Reputation: 11
I tried to train the tesseract 4.1 using OCRD project but after training completed I copied the lang.traineddata but getting above error. The tesseractWiki page is very confusing to understand asking to use combine_lang_model after making lstmf file. So Actually I have the lstmf file. I created these file by using tif/box pair. Please help me for further step.
Upvotes: 0
Views: 1459
Reputation: 181
Related discussions:Failed to load any lstm-specific dictionaries for lang xxx
Suppose your training folder like this:
OCRD/makefile
OCRD/data/foo-ground-truth.
You could try as following steps:
Find the WORDLIST_FILE/NUMBERS_FILE/PUNC_FILE in the makefile, and change them to:
WORDLIST_FILE := data/$(MODEL_NAME).wordlist NUMBERS_FILE := data/$(MODEL_NAME).numbers PUNC_FILE := data/$(MODEL_NAME).punc
Suppose your base traineddata is eng.traineddata.
2.1 Download the .wordlist/.numbers/.punc files from the langdata_lstm.
2.2 Place them in OCRD/data
2.3 if the MODEL_NAME = foo, rename them as: foo.wordlist, foo.numbers, foo.punc
if you don't have the base traineddata, you could try this too. But if your base traineddata is afr, you should download the files from langdata_lstm/afr.
The cause of this error: In OCRD, the default path of the above three files is $ (OUTPUT_DIR) = data / $ (MODEL_NAME), and all files in this path are automatically generated during the training process.

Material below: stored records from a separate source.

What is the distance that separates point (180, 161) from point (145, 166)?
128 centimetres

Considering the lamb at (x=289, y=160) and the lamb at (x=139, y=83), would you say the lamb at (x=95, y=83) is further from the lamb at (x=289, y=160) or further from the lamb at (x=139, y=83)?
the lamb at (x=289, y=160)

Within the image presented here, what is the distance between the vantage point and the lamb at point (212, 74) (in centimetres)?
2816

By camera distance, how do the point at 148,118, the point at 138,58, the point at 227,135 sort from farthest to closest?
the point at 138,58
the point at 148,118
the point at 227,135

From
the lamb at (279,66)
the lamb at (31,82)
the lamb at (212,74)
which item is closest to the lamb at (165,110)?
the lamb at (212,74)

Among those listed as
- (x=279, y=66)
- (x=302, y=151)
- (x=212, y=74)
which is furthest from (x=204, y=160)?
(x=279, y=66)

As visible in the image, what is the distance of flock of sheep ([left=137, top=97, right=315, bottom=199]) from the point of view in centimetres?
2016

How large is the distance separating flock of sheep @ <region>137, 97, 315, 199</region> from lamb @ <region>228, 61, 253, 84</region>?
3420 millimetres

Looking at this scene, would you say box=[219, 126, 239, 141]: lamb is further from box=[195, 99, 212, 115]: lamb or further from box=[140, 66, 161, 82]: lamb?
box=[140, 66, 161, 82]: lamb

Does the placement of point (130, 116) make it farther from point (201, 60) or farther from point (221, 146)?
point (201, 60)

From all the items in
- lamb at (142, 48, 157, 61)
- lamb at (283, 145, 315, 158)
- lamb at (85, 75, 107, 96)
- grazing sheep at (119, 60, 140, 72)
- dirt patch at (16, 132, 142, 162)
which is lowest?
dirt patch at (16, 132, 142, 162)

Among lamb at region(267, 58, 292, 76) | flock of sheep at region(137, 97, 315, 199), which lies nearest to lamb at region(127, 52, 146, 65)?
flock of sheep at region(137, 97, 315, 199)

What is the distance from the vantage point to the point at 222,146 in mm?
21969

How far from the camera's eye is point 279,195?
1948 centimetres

If the variable START_MODEL is not assigned, the makefile will not generate any related files under this path;
If the variable START_MODEL has been assigned, the foo.lstm-number-dawg、foo.lstm-punc-dawg、foo.lstm-word-dawg and so on will be produced in data / $ (MODEL_NAME). But they are not the right one. So there may be a bug in OCRD.
Upvotes: 1